### Exercise aim
Copy everything from the line containing "What is the distance from the observation" down to the end of the listing, swapping "scattered shell fragment" for "broken shell piece" and leaving all else the same.

══ Input rows

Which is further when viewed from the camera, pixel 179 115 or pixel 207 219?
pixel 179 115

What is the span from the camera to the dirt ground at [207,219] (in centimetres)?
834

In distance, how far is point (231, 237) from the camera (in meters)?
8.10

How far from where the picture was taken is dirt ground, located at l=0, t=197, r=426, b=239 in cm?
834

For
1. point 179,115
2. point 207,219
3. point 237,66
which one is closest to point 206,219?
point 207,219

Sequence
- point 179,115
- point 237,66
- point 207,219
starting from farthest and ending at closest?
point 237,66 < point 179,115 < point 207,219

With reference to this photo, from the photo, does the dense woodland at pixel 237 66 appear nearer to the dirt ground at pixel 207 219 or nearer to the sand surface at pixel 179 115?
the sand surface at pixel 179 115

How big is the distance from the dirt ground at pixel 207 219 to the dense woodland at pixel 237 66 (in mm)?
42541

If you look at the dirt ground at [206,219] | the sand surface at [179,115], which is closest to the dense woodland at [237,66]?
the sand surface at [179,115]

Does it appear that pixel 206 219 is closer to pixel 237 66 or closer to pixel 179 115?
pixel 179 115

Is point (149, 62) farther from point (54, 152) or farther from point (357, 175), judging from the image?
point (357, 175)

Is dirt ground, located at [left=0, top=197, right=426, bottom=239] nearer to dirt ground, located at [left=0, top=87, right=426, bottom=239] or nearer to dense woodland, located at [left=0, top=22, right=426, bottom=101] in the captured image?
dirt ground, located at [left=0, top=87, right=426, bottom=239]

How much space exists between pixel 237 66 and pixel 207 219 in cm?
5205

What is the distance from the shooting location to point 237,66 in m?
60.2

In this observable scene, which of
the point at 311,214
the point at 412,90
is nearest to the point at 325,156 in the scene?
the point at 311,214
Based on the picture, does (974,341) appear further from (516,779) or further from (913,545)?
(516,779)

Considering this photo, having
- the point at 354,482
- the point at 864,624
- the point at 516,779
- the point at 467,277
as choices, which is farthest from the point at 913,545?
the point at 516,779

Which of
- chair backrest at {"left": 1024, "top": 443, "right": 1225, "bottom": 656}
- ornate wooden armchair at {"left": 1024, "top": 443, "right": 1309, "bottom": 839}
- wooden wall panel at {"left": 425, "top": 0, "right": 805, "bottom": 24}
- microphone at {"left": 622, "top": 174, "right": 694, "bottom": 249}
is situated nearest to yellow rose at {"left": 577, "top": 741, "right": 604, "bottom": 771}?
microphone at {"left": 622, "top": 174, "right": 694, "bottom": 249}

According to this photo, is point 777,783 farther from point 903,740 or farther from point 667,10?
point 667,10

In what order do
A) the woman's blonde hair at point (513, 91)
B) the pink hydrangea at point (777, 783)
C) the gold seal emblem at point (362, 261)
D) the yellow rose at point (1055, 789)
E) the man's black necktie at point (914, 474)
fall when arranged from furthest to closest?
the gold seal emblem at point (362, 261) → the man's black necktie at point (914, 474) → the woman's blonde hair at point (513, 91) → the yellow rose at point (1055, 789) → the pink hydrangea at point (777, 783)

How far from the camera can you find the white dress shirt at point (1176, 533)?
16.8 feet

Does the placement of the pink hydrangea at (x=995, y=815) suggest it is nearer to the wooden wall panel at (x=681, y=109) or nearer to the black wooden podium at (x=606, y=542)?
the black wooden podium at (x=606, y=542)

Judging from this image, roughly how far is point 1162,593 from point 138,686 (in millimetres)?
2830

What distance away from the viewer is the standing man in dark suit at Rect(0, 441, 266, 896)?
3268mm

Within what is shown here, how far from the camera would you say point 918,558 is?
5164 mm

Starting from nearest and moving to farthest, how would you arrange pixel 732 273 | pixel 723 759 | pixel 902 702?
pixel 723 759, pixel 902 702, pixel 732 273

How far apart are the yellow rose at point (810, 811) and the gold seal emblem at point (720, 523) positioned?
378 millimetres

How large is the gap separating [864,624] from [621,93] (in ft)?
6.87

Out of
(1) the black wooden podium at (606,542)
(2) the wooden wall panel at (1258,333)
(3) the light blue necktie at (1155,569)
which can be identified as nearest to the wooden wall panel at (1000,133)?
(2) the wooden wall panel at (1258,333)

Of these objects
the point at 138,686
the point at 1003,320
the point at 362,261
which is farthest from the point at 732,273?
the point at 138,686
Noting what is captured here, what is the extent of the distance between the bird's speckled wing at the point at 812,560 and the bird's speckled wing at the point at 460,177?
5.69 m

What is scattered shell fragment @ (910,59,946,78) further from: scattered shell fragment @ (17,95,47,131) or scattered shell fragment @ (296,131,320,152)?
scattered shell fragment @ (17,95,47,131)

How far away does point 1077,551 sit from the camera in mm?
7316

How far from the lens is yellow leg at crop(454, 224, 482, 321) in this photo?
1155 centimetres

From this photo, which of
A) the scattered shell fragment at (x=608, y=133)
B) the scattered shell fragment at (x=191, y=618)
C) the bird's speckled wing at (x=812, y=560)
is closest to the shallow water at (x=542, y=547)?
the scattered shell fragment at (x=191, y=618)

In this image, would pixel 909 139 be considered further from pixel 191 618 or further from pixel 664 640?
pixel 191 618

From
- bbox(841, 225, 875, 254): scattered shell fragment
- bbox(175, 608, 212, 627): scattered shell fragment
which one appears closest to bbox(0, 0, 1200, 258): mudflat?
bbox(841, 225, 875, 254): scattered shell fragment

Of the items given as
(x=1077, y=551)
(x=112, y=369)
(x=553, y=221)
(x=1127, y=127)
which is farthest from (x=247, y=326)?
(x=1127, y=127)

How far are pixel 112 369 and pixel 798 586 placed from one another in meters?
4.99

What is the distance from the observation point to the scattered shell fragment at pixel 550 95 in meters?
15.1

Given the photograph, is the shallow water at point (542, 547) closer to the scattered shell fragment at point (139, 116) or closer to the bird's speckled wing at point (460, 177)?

════

### Solution for this task
What is the distance from the observation point to the broken shell piece at pixel 550 95 in meters?
15.1

Given the photograph, is the shallow water at point (542, 547) closer to the broken shell piece at point (139, 116) or closer to the bird's speckled wing at point (460, 177)?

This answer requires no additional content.